*** EXCERPT Section Begins ***
The Navy as a Fighting Machine eBook

Bradley Fiske
This eBook from the Gutenberg Project consists of approximately 308 pages of information about The Navy as a Fighting Machine.

The necessity of anchorage areas for submarines is a requirement of naval bases that has only recently been felt; and the present war shows a still newer requirement in suitable grounds for aircraft.  The speed of aircraft, however, is so great that little delay or embarrassment would result if the camp for aircraft were not at the base itself.  Instead of the camp being on Culebra, for instance, it might well be on Porto Rico.  The extreme delicacy of aircraft, however, and the necessity for quick attention in case of injuries, especially injuries to the engine, demand a suitable base even more imperiously than do ships and other rugged things.

That the vessels anchored in the base should be protected from the fire of ships at sea and from guns on neighboring shores is clear.  Therefore, even if a base be hidden from the sea and far from it as is the harbor of Santiago, it must be protected by guns, or mines, or both; the guns being nearer to the enemy than are the ships in the waters of the base.  An island having high bluffs, where large guns can be installed, and approached by gradually shoaling waters in which mines can be anchored, with deeper water outside in which submarines can operate, is desirable from this point of view.

Ability to store and protect large quantities of provisions is essential, and especially in the case of ammunition and high explosives.  For storing the latter, a hilly terrain has advantages, since tunnels can be run horizontally into hills, where explosives can lie safe from attack, even attack from aircraft dropping bombs above them.
*** EXCERPT Section Ends ***
*** GIVEN DATA Section Begins ***
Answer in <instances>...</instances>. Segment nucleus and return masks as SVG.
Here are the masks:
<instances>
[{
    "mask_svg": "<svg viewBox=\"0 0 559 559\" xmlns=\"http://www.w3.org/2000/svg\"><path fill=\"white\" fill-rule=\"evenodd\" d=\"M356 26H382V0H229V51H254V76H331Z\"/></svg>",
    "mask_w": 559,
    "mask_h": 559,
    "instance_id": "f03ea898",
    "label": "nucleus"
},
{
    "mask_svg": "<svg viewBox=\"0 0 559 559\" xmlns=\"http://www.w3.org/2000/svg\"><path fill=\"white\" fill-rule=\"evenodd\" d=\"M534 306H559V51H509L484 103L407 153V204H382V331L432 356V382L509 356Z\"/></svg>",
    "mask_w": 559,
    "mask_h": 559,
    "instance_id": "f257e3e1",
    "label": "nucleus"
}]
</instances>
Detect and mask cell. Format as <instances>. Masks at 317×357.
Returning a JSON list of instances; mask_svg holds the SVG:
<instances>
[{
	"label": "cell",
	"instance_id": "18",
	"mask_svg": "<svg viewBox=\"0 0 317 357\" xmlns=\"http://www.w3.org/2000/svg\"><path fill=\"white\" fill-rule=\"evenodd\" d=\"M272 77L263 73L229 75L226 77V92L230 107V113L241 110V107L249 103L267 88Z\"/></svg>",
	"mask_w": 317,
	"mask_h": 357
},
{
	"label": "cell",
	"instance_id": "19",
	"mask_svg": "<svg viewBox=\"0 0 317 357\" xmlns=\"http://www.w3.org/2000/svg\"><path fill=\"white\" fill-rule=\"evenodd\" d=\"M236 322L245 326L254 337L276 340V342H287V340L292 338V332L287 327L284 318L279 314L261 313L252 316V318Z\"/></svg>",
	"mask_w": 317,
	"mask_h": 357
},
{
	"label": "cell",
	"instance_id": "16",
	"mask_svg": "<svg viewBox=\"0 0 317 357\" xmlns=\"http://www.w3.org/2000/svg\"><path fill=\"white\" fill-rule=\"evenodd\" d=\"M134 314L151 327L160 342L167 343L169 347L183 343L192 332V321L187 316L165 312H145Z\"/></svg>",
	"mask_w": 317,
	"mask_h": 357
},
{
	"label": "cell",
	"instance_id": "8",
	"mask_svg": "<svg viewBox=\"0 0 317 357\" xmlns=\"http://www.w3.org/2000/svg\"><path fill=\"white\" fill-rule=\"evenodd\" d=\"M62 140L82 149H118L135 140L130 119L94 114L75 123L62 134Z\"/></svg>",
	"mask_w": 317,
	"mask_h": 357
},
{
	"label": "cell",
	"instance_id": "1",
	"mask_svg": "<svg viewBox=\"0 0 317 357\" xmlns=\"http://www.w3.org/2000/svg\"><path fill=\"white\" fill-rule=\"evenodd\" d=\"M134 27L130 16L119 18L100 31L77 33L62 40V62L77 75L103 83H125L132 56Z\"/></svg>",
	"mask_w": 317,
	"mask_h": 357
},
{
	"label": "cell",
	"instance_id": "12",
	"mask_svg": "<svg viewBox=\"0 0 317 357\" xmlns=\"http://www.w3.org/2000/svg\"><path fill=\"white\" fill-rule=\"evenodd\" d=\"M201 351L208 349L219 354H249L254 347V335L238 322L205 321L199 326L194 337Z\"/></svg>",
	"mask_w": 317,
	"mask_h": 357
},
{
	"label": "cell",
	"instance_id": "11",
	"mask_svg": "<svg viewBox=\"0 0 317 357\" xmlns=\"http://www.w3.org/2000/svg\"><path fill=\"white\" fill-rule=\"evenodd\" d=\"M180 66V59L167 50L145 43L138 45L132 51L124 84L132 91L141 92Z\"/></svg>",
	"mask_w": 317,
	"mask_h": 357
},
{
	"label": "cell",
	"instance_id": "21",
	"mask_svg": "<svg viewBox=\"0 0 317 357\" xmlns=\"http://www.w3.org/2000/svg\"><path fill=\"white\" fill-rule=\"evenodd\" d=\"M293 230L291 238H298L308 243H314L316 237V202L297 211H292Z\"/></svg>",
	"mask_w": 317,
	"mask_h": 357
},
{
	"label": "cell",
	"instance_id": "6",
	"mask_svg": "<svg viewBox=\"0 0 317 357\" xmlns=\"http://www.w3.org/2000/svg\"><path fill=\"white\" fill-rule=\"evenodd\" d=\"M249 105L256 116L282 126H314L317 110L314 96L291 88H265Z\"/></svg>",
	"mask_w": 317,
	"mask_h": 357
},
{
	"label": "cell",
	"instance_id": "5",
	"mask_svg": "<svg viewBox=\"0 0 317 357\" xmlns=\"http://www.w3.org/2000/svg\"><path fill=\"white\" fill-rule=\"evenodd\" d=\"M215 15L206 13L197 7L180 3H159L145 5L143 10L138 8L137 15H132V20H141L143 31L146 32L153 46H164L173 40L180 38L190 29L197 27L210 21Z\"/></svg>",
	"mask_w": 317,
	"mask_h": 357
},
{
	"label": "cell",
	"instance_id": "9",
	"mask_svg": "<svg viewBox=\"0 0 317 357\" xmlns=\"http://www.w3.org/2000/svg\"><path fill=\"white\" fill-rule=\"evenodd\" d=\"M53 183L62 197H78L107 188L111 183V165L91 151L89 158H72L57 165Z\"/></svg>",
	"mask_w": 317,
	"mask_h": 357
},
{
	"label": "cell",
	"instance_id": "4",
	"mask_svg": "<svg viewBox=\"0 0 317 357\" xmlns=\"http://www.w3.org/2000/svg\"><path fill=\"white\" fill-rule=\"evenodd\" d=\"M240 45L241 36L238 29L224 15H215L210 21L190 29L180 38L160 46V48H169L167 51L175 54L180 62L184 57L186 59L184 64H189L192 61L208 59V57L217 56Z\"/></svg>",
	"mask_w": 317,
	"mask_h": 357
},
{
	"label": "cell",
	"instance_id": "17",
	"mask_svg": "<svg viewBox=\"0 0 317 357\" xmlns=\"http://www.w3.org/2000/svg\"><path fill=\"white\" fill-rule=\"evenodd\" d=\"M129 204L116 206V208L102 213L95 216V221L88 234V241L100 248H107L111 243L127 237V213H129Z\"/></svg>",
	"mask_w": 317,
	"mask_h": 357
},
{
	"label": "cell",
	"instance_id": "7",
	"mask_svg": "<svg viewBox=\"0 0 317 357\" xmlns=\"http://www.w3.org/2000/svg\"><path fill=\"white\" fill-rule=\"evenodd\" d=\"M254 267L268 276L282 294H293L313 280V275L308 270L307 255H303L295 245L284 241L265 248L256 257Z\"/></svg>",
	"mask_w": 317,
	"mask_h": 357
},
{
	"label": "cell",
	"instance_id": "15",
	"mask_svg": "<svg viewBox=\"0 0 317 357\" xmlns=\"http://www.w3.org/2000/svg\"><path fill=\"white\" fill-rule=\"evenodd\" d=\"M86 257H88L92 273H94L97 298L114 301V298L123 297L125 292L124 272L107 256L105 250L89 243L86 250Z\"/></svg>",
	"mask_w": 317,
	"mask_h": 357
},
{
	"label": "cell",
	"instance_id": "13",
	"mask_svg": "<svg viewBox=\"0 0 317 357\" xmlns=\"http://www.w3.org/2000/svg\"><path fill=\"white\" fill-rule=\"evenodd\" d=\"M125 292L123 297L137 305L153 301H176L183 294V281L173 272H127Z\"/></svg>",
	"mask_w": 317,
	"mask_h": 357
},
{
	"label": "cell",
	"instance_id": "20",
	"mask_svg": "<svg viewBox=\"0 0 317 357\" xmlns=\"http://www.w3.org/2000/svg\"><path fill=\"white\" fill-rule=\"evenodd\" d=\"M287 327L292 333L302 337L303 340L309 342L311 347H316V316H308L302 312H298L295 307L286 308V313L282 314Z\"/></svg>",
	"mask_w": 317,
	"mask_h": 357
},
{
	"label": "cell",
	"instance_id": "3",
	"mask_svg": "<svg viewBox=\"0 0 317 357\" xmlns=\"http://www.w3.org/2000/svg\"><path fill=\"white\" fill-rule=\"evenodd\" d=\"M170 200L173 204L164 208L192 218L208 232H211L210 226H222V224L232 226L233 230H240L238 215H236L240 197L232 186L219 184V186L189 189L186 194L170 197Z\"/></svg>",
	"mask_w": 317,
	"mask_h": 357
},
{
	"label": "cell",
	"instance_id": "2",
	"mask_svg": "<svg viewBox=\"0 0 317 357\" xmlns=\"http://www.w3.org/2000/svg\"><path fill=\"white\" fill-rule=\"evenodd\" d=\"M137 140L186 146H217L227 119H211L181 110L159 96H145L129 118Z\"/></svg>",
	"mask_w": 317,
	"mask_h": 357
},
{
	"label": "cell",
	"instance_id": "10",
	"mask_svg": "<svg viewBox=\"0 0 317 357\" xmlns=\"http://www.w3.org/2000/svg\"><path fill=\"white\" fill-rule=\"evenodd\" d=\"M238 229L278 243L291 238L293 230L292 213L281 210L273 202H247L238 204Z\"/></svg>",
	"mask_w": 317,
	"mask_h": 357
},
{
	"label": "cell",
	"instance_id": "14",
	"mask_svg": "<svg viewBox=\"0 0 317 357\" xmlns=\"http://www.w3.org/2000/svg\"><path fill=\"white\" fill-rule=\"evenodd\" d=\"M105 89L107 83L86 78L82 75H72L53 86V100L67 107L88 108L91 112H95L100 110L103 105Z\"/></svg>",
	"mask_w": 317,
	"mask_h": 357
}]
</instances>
*** GIVEN DATA Section Ends ***
» PROMPT 1: According to the naval bases excerpt, why is hilly ground useful for storing explosives? Answer in one to three sentences.
» PROMPT 2: Copy the naval bases excerpt from "The necessity of" to "other rugged things.", renaming "aircraft" as "airplanes" everywhere it appears.
The saved entries have nothing to do with the naval bases excerpt.

» TASK ANSWER 1: Tunnels can be run horizontally into the hills. Explosives stored there lie safe from attack, even from aircraft dropping bombs above them.

» TASK ANSWER 2:
The necessity of anchorage areas for submarines is a requirement of naval bases that has only recently been felt; and the present war shows a still newer requirement in suitable grounds for airplanes.  The speed of airplanes, however, is so great that little delay or embarrassment would result if the camp for airplanes were not at the base itself.  Instead of the camp being on Culebra, for instance, it might well be on Porto Rico.  The extreme delicacy of airplanes, however, and the necessity for quick attention in case of injuries, especially injuries to the engine, demand a suitable base even more imperiously than do ships and other rugged things.